True and of that 1% .9% is ontario anf quebec.

Just like the rest of the world knows about toronto, montreal and vancouver. And all 3 cities are close by.


----------



## ontario hay man (Jul 18, 2013)




----------



## somedevildawg (Jun 20, 2011)

hog987 said:


> True and of that 1% .9% is ontario anf quebec.
> Just like the rest of the world knows about toronto, montreal and vancouver. And all 3 cities are close by.

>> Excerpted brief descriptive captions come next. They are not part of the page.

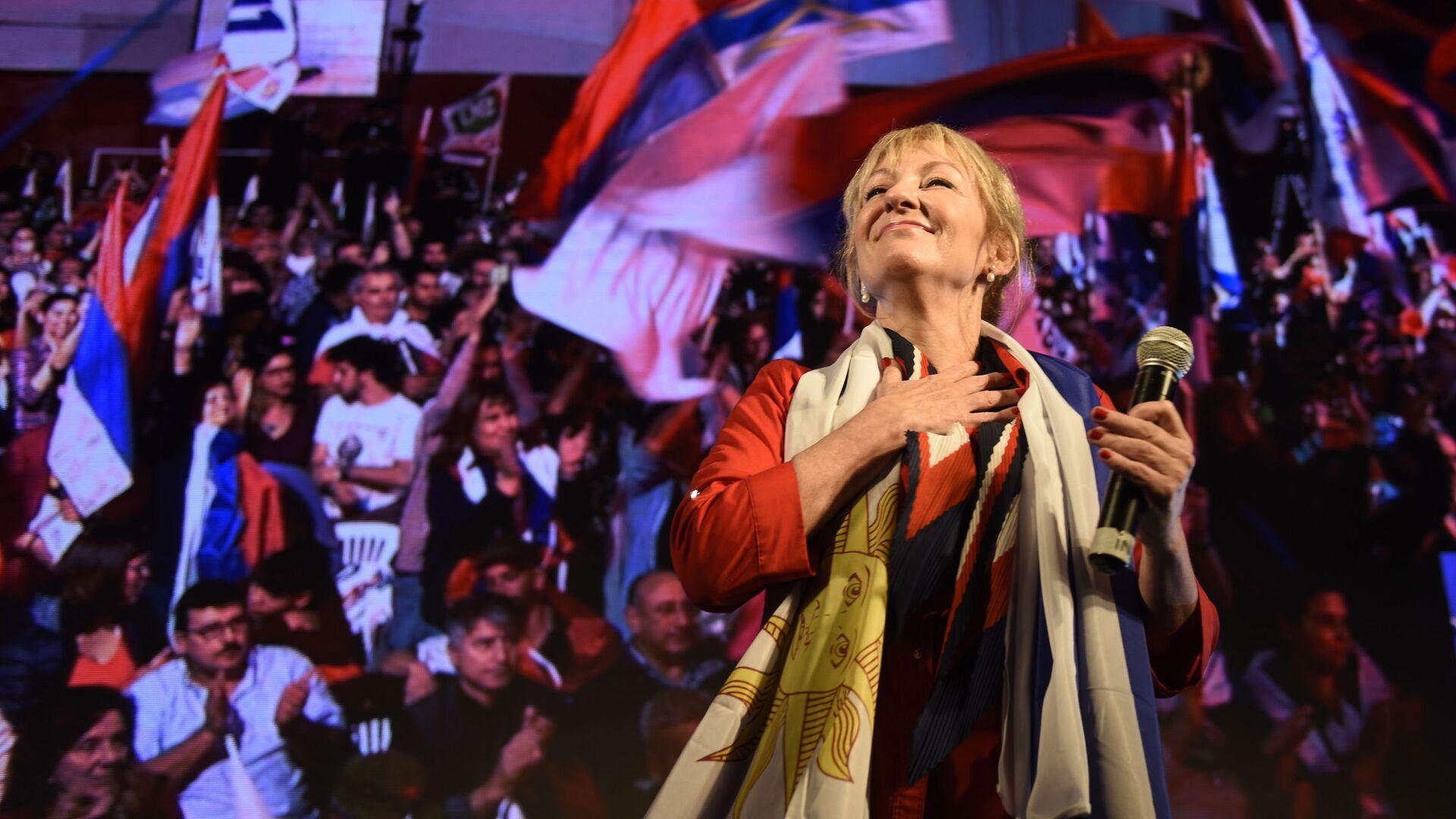 Carolina Cosse durante un acto del Frente Amplio - Sputnik Mundo, 1920, 30.06.2021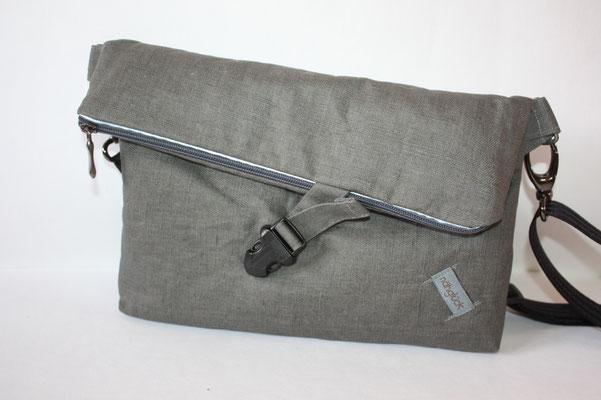 """Zubehör: altsilber + """"Gun-Metall"""" .. schwarzer Steckverschluss ... 25er Sicherheitsgurtband in schwarz"""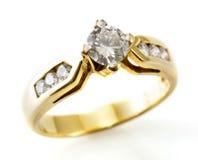 Goldener Ring mit Diamanten lizenzfreie stockfotografie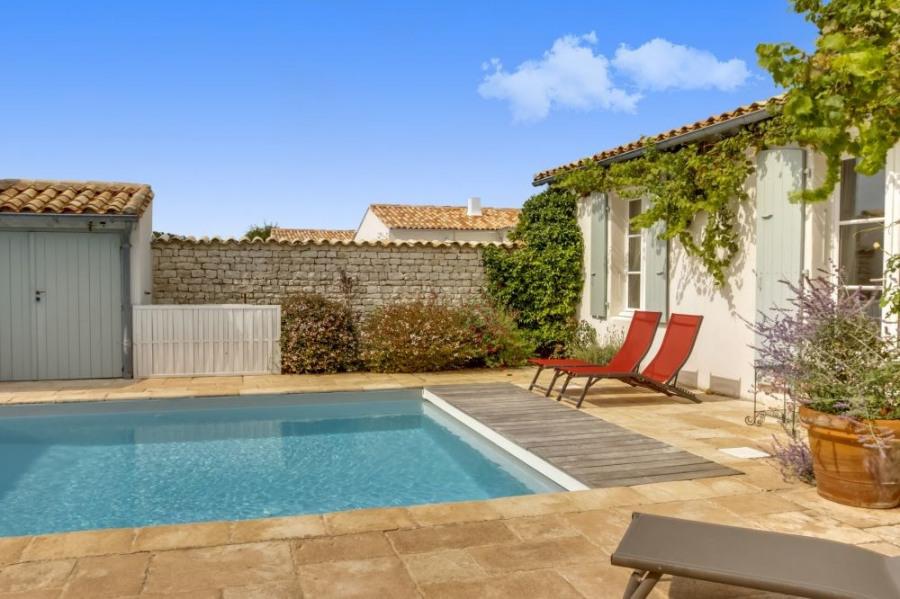 squarebreak, Villa avec deux maisons et une piscine, à Loix, su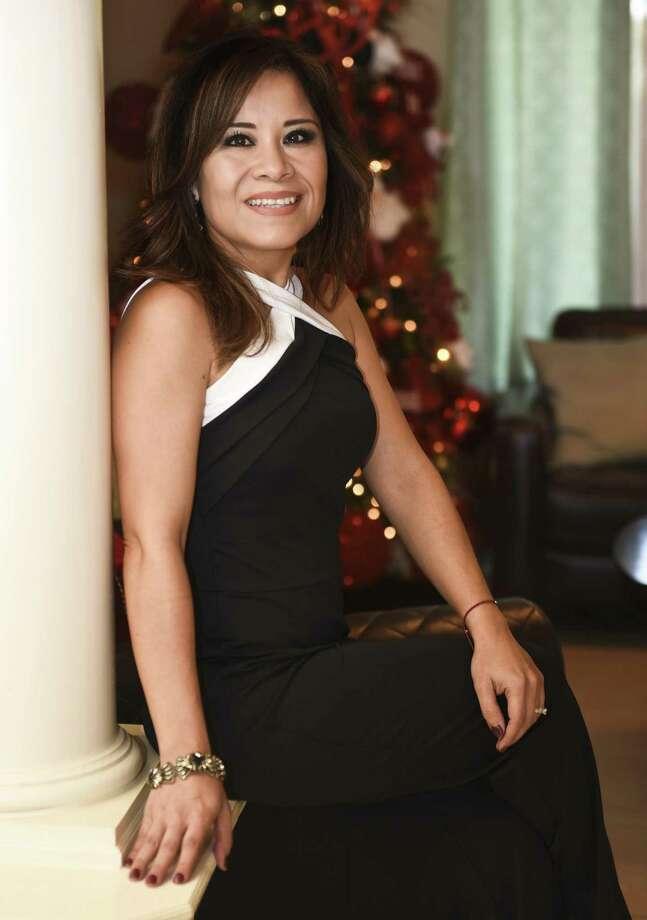 Jessica Orbe Mendiola es la Dama del Buen Vestir del Mes de Diciembre. Photo: Danny Zaragoza / / Laredo Morning Times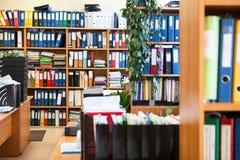Muchos documentos de papel arreglaron con las carpetas coloridas del fichero, centro de datos Fotos de archivo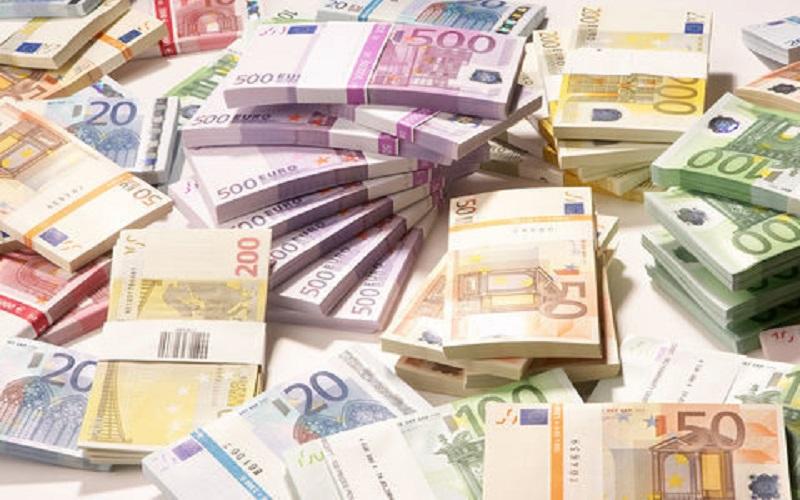 عرضه عمده «یورو» برای تنظیم بازار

Is there any other cities in Canada? That's all that are ever mentioned here, I guess because of sports teams....Expos and Bluejays are really the ones I've heard my whole life but I hear about Vancouver during hockey season....never hear anything about other cities in Canada. The snow is unbelievable y'all are having, stay safe....


----------



## ontario hay man (Jul 18, 2013)

This is going to sound like a stompin tom song. Bet you murricans dont know who he is lol. Victoria Kelowna Prince George Prince Rupert Calgary Edmonton Red Deer Lethbridge Medicine Hat Yellowknife Whitehorse Saskatoon Regina Llyodminster Brandon Winnipeg Thunder Bay Sault St Marie Sudbury Barrie London Windsor Sarnia Kitchener Guelph and a big old spot we call Toronto. Then you head out east theres Ottawa Montreal Quebec City Halifax Fredricton Moncton Charlottetown St Johns and so on. Just a quick geography trip across Canada.


----------



## swmnhay (Jun 13, 2008)

I've been to Ear Falls,Ont.Caught a lot of fish,nothing big but ALOT of them.


----------



## Mike120 (May 4, 2009)

ontario hay man said:


> This is going to sound like a stompin tom song. Bet you murricans dont know who he is lol. Victoria Kelowna Prince George Prince Rupert Calgary Edmonton Red Deer Lethbridge Medicine Hat Yellowknife Whitehorse Saskatoon Regina Llyodminster Brandon Winnipeg Thunder Bay Sault St Marie Sudbury Barrie London Windsor Sarnia Kitchener Guelph and a big old spot we call Toronto. Then you head out east theres Ottawa Montreal Quebec City Halifax Fredricton Moncton Charlottetown St Johns and so on. Just a quick geography trip across Canada.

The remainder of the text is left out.